> **Work task**
Select every line containing the word "Cool" from the material, and copy those lines.

> **Data for this exercise**
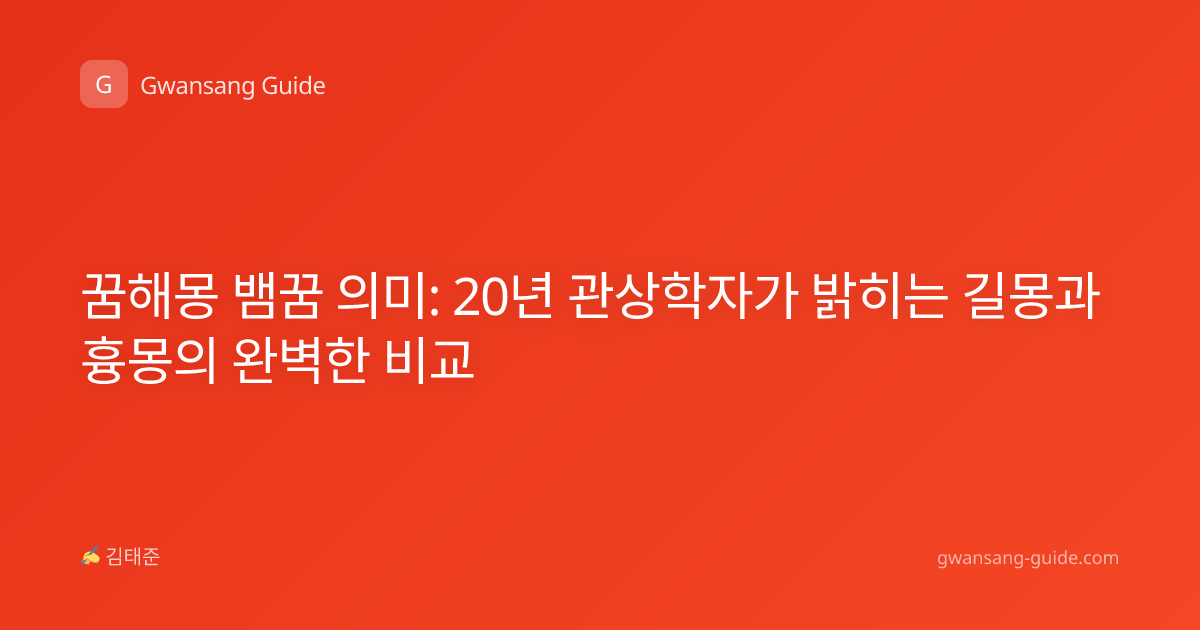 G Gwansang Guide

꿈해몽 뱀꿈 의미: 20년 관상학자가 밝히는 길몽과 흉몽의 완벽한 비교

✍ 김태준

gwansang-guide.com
==
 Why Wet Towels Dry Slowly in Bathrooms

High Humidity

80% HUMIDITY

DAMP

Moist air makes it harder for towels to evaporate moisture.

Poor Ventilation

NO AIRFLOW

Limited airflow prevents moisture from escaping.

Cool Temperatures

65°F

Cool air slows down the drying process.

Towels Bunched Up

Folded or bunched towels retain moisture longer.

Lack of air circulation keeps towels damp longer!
...
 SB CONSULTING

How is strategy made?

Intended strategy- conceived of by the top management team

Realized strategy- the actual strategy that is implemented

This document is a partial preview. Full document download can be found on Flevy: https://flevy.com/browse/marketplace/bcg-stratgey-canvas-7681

> **Answer to the problem**
Cool Temperatures
Cool air slows down the drying process.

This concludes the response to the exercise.